One of the many brilliant programmers under the “Mosaic” project, Marc Andreessen, quickly grasped the potential of the internet and co-founded a company called “Netscape” with Jim Clark. This company founded the “Netscape Browser” which took the world by a storm. In just a few days, the browser software was sold by the company on floppy disks, and a million of those copies were sold, making the employees of the company millionaires, thanks to stock markets and shares. However, this did not go well with Bill Gates, who was working to develop the Internet Explorer (IE) browser around the same time. Bill Gates wanted to crush Netscape and ensure that even though the Internet Explorer was being released after the Netscape Browser, it becomes the most used browser on the market. Once Internet Explorer was launched, the downfall of Netscape began, because of shrewd business tactics played by Microsoft wherein they not only provided the internet explorer browser as a default in every system, but also threatened to revoke all windows accesses to those systems that were using the Netscape browser. An anti-trust suit was filed against Bill Gates, who later ended up paying 750 million USD to Netscape for the damage done to it. However, in this entire process, Netscape lost a lot of its revenue, and turned from a king to a pauper in a matter of a few months. It also lost a lot of its very reliable workers, and was left completely helpless. This was when Netscape decided to open up their code for the Netscape Browser through the Mozilla Foundation in 1998.

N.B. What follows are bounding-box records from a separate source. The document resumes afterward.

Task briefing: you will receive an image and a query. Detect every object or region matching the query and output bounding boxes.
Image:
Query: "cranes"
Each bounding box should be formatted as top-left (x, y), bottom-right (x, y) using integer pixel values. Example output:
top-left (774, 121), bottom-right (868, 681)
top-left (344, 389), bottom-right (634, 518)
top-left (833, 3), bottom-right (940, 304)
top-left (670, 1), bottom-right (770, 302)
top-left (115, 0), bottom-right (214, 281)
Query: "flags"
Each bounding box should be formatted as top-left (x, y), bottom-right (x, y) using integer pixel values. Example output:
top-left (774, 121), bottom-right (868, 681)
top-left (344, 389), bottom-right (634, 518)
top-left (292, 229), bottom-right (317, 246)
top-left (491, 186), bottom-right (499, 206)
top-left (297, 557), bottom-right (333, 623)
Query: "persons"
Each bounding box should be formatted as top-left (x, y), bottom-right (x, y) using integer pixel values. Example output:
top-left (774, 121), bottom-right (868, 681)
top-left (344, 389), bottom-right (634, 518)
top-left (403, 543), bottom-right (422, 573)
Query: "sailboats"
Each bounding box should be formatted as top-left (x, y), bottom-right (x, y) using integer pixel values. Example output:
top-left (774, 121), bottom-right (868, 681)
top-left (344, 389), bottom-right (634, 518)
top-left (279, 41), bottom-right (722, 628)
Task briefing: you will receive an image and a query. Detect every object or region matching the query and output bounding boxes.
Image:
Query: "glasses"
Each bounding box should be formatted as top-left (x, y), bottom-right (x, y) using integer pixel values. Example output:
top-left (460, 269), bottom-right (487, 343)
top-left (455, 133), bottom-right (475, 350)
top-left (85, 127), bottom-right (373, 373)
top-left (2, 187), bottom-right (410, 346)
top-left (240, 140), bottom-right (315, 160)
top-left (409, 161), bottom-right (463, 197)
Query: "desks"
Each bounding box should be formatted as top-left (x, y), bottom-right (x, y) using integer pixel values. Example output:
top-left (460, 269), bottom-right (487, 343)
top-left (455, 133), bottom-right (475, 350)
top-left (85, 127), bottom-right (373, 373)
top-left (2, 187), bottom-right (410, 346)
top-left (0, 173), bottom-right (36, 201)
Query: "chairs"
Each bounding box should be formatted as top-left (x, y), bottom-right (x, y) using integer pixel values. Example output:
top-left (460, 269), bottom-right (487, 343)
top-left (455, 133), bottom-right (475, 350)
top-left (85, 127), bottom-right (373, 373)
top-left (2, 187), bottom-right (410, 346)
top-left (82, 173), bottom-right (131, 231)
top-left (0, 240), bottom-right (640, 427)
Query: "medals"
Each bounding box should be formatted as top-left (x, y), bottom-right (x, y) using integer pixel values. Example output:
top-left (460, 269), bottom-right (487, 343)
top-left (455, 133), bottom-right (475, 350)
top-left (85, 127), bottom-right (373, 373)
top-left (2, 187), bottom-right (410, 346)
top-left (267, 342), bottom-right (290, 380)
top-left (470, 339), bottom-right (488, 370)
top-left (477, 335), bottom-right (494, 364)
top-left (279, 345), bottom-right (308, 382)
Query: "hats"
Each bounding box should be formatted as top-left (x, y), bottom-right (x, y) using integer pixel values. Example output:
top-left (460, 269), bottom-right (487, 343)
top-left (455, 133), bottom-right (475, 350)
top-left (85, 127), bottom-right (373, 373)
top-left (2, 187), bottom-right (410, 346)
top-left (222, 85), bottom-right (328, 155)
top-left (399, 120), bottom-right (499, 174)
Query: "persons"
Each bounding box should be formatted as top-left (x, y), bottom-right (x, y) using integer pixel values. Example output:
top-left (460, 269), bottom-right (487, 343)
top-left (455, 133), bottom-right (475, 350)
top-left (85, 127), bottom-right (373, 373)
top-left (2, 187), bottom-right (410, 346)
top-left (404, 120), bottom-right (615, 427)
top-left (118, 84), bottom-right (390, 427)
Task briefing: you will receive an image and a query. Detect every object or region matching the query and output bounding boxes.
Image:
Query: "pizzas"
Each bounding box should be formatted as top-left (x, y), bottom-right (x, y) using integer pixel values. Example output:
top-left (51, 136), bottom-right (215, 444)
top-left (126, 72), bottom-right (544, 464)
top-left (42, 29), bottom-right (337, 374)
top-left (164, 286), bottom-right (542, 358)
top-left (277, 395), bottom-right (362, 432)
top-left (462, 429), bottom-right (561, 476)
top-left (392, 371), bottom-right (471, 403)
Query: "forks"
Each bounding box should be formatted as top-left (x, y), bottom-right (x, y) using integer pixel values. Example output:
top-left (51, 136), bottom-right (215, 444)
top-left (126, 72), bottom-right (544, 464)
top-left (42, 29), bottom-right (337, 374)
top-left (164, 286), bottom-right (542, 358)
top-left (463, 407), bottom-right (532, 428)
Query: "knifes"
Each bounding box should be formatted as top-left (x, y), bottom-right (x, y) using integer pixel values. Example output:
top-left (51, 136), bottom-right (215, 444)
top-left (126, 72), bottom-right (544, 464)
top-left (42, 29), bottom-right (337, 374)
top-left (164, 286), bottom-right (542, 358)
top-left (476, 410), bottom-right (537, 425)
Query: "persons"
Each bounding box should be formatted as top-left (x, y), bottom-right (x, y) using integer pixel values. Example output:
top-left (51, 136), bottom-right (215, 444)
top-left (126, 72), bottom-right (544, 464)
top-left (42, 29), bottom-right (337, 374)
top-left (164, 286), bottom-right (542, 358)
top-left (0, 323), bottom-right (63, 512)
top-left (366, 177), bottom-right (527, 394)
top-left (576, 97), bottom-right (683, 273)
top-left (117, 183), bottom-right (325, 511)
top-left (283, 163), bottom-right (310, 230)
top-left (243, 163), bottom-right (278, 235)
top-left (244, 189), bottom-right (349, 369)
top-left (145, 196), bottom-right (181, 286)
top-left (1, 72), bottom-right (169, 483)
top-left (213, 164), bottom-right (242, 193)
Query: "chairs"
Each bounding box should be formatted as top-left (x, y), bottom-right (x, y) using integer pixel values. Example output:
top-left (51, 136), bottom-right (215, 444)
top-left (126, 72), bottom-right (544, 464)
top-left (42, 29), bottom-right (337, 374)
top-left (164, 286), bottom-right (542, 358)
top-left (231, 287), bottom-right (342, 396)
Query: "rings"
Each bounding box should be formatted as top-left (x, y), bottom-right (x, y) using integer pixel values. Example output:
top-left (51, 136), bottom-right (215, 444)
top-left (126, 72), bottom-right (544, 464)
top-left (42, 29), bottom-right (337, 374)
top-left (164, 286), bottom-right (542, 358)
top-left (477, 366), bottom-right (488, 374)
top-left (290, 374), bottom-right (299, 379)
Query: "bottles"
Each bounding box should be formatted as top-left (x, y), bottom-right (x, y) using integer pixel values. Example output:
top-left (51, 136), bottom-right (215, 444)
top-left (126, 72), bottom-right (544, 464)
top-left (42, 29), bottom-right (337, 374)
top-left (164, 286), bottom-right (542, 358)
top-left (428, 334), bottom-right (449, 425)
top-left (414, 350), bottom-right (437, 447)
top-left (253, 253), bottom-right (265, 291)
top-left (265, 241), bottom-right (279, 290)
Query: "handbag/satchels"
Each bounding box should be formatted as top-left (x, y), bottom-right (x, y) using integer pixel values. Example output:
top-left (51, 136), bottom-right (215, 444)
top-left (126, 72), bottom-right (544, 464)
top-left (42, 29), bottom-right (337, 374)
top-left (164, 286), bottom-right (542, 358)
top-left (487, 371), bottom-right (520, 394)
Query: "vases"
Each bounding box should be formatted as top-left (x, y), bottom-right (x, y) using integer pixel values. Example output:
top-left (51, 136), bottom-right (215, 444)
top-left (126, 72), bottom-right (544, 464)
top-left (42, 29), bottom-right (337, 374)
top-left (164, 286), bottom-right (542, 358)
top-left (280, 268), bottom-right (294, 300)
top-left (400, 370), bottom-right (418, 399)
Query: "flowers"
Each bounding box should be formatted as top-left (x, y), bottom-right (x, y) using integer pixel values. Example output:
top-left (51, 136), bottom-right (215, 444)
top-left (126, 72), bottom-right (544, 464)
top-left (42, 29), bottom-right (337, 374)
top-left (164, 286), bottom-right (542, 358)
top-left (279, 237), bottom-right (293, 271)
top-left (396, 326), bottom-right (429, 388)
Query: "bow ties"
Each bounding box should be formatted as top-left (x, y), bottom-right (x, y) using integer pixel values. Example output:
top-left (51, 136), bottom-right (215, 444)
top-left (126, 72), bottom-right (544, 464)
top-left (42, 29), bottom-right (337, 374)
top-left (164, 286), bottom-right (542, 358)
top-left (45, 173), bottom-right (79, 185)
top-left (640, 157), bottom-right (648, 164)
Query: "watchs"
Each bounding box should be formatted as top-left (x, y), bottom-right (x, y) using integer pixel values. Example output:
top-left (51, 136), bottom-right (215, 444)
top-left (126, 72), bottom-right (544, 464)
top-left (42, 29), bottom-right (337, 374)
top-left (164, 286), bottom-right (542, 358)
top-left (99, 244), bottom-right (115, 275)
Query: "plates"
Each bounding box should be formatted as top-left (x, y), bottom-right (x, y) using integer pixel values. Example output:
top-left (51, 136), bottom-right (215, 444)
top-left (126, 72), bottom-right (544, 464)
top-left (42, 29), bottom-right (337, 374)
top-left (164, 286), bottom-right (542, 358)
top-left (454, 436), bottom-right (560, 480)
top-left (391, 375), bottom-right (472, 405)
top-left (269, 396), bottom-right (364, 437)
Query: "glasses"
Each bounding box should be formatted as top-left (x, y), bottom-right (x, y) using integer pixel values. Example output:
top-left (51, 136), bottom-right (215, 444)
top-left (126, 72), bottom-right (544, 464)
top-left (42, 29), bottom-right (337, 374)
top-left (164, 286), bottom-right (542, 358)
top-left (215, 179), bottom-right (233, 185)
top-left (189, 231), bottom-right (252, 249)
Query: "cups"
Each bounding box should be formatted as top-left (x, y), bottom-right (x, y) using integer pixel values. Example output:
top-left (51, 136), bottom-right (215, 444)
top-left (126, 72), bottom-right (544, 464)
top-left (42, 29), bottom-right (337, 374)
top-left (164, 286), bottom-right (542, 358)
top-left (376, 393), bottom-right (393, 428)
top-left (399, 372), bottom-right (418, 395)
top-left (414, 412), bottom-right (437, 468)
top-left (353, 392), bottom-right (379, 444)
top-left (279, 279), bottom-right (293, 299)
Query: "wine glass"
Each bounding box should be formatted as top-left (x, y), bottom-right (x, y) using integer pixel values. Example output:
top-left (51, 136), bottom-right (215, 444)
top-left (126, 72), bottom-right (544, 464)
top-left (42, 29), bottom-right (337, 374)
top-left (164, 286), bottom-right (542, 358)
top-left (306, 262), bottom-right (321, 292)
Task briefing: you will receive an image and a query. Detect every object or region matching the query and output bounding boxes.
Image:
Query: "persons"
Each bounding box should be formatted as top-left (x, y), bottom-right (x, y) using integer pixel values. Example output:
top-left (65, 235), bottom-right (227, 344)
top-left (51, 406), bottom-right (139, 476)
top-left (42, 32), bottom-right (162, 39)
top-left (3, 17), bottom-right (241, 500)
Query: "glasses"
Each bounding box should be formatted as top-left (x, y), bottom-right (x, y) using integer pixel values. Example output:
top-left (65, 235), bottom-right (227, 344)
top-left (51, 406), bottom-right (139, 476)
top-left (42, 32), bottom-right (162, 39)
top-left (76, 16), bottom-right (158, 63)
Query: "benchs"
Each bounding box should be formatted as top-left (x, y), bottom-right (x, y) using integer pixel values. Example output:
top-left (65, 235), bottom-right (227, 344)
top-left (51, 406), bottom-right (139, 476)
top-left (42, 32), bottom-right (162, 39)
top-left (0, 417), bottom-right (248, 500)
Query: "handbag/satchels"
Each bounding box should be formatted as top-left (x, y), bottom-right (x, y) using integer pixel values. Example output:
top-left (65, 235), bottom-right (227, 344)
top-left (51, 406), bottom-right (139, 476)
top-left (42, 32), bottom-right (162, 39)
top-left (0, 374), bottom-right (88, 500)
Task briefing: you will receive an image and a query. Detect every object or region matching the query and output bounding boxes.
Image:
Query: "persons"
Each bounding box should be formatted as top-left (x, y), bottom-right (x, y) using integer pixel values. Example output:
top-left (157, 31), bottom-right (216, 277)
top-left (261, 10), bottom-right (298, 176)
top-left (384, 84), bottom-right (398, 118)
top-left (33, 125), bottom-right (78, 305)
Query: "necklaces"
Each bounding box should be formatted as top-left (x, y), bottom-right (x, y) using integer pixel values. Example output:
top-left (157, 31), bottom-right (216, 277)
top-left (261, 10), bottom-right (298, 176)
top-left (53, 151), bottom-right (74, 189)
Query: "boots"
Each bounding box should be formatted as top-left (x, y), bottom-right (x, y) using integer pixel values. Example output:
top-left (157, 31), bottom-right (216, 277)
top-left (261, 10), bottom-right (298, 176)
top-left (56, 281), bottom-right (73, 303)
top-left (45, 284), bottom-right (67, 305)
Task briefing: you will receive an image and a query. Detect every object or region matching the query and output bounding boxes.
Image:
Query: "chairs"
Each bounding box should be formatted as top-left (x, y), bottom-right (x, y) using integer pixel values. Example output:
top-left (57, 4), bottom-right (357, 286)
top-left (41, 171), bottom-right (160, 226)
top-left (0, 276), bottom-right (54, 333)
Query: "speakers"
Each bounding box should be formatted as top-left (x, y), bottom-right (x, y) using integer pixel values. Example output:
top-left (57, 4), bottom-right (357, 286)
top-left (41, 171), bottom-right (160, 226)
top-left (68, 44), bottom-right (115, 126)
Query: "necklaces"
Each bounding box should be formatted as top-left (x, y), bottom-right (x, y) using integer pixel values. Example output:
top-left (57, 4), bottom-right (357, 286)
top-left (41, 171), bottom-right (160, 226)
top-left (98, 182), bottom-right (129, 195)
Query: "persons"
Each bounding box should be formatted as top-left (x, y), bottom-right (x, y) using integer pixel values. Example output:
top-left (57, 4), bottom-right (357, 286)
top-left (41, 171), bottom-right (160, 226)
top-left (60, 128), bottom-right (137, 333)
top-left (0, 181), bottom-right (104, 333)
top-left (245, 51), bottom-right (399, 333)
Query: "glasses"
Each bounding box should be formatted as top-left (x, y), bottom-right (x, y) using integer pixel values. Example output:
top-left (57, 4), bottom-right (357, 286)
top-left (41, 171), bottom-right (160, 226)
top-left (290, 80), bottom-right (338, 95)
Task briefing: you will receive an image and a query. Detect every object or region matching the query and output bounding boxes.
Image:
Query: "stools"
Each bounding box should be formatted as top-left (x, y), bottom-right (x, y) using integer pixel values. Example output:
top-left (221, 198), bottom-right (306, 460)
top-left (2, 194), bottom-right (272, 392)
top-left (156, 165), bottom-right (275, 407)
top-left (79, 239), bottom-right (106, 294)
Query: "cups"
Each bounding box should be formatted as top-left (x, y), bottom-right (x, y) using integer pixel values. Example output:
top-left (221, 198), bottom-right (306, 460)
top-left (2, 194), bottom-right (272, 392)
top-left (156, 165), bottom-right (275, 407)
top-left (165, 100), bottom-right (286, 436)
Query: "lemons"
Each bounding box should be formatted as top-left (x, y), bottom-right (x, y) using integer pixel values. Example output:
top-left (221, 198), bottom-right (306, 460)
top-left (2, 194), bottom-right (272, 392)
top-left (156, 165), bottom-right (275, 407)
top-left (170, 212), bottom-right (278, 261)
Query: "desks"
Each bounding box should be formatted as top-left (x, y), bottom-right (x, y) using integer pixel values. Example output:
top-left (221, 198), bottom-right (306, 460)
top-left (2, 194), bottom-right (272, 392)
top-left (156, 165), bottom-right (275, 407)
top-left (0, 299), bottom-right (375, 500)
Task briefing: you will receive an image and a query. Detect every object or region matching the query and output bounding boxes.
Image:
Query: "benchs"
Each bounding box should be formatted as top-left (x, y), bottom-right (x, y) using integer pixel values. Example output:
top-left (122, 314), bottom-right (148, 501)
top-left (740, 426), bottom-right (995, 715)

This open source code then underwent a large number of changes, and was released as Phoenix/Mozilla in late 1998. This Mozilla browser suite kept undergoing changes as Firebird in 2003, and finally as Firefox in 2004. The name change from Phoenix to Firebird occurred mainly because of disputes with a BIOS manufacturer, Phoenix Technologies. Thus, the name was changed to Firebird, to indicate a mythical creature similar to the Phoenix, but again, the name met with mixed reactions because the database server already went by the name Firebird. When the name changed to Firefox in 2004, the Mozilla Foundation began to get a patent on the name, and even though the process was delayed by a few months, the trademark for the name was finally given to them.